→ **To do**
1. From the thread on opera singers and drugs, reproduce the passage starting with "Singers often overuse" and going on through "according to insiders.".
2. Carry on the thread about opera singers turning to drugs, picking up right after its final sentence.

→ **Passage to read**
# Stressed Opera Singers Turn to Drugs



## D Minor (Dec 8, 2007)

I’ve found this article (published in 2007), and I’d like to have your opinion about it:


Stripping away opera's glamour, singers are increasingly speaking out about a more sordid side of their world - increased drug and alcohol use sparked by relentless pressure to perform often and well.

Most performers continue to avoid the pitfalls of substance abuse and no figures exist documenting the extent of such behavior. But insiders agree that heightened competition, unyielding sponsor demands and the weight of stardom are leading to excesses that invite comparisons of opera to sports tarnished by doping scandals.

Some attempts to stay on top are relatively harmless, like popping a beta blocker to soothe the butterflies before stepping on stage. But others are more alarming.

Singers often overuse steroids in the form of cortisone to control inflamed vocal cords _ sometimes in amounts that can permanently impair their abilities, say performers and their doctors. Others drink too much. Still others snort cocaine, according to insiders.

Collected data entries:
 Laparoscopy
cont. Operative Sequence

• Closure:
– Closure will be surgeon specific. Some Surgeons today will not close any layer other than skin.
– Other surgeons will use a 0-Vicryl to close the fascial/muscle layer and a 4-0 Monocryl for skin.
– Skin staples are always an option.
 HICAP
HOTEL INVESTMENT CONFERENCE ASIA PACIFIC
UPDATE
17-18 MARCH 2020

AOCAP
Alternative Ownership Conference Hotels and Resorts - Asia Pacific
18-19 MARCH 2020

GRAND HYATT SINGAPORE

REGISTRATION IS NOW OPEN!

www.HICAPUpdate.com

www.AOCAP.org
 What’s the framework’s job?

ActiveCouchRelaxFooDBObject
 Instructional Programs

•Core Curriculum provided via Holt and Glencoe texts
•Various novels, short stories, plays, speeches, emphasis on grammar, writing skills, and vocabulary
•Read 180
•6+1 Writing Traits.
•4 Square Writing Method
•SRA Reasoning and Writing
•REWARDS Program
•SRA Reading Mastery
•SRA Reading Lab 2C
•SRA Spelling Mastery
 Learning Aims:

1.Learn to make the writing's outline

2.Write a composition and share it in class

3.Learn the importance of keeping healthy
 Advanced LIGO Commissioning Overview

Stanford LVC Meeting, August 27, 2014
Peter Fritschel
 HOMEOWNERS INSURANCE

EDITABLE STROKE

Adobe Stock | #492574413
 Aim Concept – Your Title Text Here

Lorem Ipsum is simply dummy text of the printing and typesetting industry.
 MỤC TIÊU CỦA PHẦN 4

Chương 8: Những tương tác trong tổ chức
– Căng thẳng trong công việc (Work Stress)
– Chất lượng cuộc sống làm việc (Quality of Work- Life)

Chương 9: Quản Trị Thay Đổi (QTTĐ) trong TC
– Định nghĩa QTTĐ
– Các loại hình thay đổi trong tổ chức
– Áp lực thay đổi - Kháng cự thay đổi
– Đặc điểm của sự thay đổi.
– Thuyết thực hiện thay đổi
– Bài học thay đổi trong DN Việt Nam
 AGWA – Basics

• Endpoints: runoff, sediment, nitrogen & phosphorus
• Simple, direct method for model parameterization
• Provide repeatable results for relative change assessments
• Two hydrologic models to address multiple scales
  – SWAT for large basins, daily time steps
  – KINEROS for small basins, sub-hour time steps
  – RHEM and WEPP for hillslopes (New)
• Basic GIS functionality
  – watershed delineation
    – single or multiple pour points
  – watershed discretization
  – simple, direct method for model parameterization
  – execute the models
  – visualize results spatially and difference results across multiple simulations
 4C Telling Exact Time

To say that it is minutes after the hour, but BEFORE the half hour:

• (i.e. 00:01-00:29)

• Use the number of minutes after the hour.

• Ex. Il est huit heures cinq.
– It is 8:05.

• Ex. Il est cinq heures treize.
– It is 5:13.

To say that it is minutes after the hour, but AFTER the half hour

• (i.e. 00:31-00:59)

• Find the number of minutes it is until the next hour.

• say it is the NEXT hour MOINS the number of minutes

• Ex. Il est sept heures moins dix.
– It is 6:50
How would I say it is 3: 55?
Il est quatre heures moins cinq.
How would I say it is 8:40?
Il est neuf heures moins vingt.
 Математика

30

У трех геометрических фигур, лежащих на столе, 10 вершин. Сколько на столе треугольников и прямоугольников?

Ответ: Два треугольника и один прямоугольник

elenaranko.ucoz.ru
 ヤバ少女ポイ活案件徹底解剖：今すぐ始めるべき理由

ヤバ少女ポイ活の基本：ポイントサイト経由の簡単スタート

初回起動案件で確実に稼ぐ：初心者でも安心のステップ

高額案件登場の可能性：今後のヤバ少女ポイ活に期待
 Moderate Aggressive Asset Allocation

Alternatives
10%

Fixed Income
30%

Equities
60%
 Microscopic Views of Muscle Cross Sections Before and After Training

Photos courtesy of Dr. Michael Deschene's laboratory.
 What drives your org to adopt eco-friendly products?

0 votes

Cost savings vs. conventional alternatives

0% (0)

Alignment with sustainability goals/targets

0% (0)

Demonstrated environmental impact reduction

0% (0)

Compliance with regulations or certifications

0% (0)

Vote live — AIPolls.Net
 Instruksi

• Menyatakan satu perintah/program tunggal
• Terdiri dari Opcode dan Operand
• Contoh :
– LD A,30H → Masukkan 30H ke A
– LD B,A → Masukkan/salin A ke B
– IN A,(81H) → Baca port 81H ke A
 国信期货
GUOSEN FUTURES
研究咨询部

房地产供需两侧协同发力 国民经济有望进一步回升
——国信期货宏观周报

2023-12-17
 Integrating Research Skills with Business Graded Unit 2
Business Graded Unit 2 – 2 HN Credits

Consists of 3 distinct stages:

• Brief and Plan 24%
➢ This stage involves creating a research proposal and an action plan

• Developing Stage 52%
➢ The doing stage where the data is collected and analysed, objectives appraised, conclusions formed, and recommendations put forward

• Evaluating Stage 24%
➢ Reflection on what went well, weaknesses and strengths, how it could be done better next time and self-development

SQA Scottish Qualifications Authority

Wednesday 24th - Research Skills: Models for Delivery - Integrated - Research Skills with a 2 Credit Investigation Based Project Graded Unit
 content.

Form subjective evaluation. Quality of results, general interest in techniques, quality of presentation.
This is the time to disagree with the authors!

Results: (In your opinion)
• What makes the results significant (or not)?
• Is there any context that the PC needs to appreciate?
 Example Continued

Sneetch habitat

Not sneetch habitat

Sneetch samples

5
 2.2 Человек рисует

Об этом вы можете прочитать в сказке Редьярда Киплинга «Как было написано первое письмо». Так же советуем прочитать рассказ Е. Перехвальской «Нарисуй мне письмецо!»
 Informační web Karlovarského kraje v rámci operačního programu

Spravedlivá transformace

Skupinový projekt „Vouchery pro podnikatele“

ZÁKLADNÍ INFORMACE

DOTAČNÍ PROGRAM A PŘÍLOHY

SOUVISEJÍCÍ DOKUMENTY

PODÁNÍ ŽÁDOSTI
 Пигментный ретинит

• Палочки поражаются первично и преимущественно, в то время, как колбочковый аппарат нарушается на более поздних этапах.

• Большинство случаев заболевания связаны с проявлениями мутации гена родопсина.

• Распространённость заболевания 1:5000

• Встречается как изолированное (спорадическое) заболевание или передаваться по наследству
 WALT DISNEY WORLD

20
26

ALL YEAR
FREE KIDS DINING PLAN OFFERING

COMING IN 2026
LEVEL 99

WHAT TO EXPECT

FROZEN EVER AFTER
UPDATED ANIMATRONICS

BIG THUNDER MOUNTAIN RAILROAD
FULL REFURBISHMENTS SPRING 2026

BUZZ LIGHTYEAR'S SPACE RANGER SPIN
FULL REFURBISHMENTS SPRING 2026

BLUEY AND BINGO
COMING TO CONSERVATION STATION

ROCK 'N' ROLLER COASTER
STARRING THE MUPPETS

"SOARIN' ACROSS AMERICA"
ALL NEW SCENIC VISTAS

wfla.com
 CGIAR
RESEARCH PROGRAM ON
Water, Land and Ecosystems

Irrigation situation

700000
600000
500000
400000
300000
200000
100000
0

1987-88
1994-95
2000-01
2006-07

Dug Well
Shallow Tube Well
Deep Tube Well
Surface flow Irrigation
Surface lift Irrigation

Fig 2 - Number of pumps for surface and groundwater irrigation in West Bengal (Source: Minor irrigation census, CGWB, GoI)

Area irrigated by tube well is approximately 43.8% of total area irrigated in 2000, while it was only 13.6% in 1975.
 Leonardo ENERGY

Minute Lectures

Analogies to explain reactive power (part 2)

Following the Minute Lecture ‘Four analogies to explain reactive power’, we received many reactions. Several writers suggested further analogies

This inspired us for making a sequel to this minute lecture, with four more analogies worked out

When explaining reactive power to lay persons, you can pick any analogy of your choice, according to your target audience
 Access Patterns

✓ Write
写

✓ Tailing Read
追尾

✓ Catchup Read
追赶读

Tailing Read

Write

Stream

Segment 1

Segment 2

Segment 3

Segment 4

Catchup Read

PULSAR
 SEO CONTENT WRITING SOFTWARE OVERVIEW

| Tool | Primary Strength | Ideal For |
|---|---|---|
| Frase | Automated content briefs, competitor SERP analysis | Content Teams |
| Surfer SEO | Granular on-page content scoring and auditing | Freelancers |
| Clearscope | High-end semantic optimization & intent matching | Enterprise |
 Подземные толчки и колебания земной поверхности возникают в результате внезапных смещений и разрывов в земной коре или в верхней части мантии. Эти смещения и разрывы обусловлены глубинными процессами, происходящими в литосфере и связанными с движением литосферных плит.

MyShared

→ **Answers to the problems**
1.
Singers often overuse steroids in the form of cortisone to control inflamed vocal cords _ sometimes in amounts that can permanently impair their abilities, say performers and their doctors. Others drink too much. Still others snort cocaine, according to insiders.

2.
Inability to cope sometimes turns into tragedy - as in the case of American tenor Jerry Hadley, who killed himself last month after what friends said was a prolonged bout of depression and reported financial and drinking problems.


----------



## tutto (Apr 11, 2007)

if you wanna get down, down on the ground...

conductors are cocainomans


----------



## Gladiator (Dec 4, 2007)

tutto said:


> if you wanna get down, down on the ground...
> 
> conductors are cocainomans


Really? Conductors are not performing under the same amount of stress.


----------



## tutto (Apr 11, 2007)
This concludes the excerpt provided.